KCS Old Boys
- Full name: King's College School Old Boys Rugby Football Club
- Union: Surrey RFU
- Founded: 1907; 119 years ago
- Location: Motspur Park, Kingston, London, England
- Ground(s): Dornan Fields, Motspur Park
- League: Counties 2 Surrey
- 2025-26: 11th (r)
| Home kit |

Official website
- www.pitchero.com/clubs/kcsoldboysrfc/

= KCS Old Boys RFC =

English rugby team

King's College School Old Boys RFC is a rugby union club founded in 1907 for the alumni of King's College School, Wimbledon. These days the club is widely referred to as 'King's Rugby' which reflects the open nature of the club. The 1XV currently compete in Counties 2 Surrey at level 8 of the RFU pyramid whilst the 2XV, U22s and veterans play in the Surrey Rugby reserve leagues.

The club's constituent bodies are L&SE RFU and Surrey RFU to which the club has provided numerous administrators including two Presidents – John Hamilton (1999–2001) and Darryl Druckman (2018–19).

==Club location==
For a long time the club operated out of a modest wooden clubhouse situated close to Robin Hood Way on the A3, but that burnt down in the late 1980s and after a brief homeless period King's arrived at their current location in Motspur Park, the new clubhouse opening on 11 September 1993. The building was unusual in that it was constructed in such a way that two identical halves were built – King's occupying one and Old Blues RFC (Christ's Hospital old boys) the other. That arrangement remains to this day.

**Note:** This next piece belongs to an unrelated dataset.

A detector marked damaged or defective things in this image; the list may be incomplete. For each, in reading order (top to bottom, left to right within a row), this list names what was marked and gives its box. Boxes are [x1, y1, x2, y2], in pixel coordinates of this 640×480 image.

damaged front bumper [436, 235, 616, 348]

In 2020 efforts began to raise the means to add a balcony to the clubhouse the fundraising for which was a great success with the club going on to win the Canterbury Club of the Month for June 2021 in recognition of the achievement and profiling the club and its history more generally. The building work was substantially completed in 2021 and the balcony officially opened by club president Tony Allen on 16 February 2022.

==Senior section==
Until the advent of the RFU league system the club's fixture calendar was made up of a series of friendly games against other local old boys' sides including Old Paulines, Old Cranleighan, Old Whitgiftian and many others. When the leagues started in the 1990s King's were placed in Surrey 1 where they remained until 2003 when the 1XV were promoted to London 4 South West and three seasons later promoted again to London 3 South West. In the years that followed he club remained predominantly in that league (which from 2009 to 2022 was known as London 2 South West).

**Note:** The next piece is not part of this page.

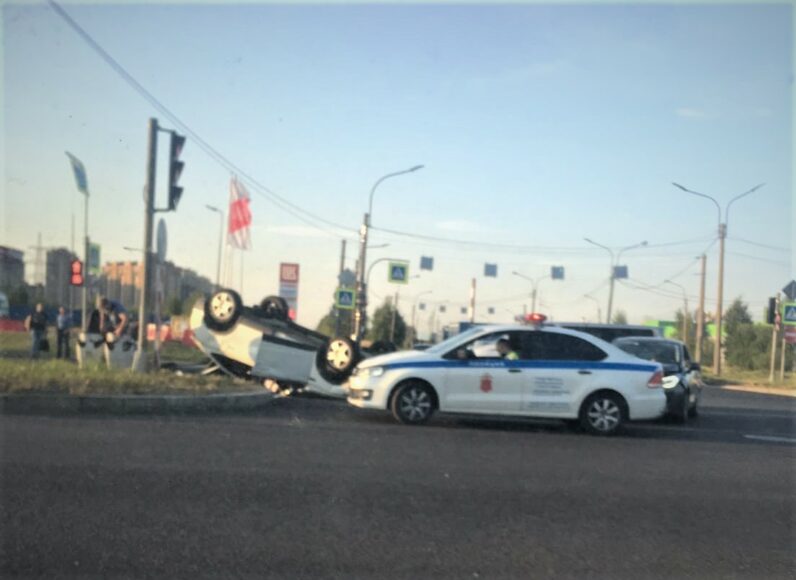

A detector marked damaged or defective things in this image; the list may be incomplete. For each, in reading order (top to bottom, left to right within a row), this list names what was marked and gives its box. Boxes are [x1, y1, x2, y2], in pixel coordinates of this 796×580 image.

overturned white car [191, 288, 368, 396]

Finally, in 2018–19 King's won London 2SW in a record breaking season which saw the 1XV record an unprecedented 22 wins from 22 games with 22 try bonus points and achieve a maximum tally of 110 points – a first for London 2SW (previously London Cornish had gone undefeated in 2016–17 but drew two games including one versus King's). The achievement earned the club recognition in the national rugby press with coverage in Rugby World Magazine, Rugby Club Magazine, The Rugby Paper and on the 5 Live Sport Rugby Union Weekly podcast. King's 1XV were the first team in the country to be promoted in 2018–19 as confirmed league winners, doing so in mid-February.

The club's player base was originally drawn predominantly from alumni of KCS but with the passing of the years has become increasingly diverse with representation from throughout the UK and a notable contingent from South Africa and Zimbabwe in the 1990s and 2000s. The club has seen a number of senior players achieve international honours for minor rugby nations including Zimbabwe, Hungary, Denmark, Norway, Slovenia, Gibraltar and Jamaica 7s.

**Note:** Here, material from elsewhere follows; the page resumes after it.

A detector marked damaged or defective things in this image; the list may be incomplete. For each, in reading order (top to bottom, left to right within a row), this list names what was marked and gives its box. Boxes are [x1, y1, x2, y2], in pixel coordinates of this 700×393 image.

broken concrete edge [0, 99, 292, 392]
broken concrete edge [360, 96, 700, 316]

Historically the club has maintained a good relationship with Harlequins and a number of Quins players have begun their coaching careers at King's alongside their playing commitments including George Robson, Joe Gray, Charlie Matthews and Will Evans.

==Cup competitions and 7s==
The club regularly competes in the Surrey Cup – and were winners in 1983 beating Guildford & Godalming then runners-up in 1984 to Sutton & Epsom. Indeed, the late 1970s and early 1980s was a stellar period for the club and even saw them compete in the national RFU Knockout Cup. More recently, in 2015, the 1XV finished as runners-up in the Surrey Cup narrowly defeated by Guildford (the successor club to Guildford & Godalming) in the first Surrey Cup final to be settled by a 'golden score' in extra-time.

In 2023–24 King's won the L&SE section of the RFU Papa John's Community Counties 1 Championship Cup defeating Dartfordians, Old Tiffinians and Teddington to progress to a national semi-final away against Longlevens, winners of the RFU SW Division section. In a high-scoring match the home side won 56–40 to progress to a final at Twickenham against Widnes who were also defeated as the Gloucestershire club were crowned champions.

The club has had periodic success in 7s competitions over the years including a 1963 appearance at Twickenham when the club reached the finals of the Middlesex Sevens. More recently in 2017 a club side, the 'King Prawns', won the 2017 Surrey Sevens.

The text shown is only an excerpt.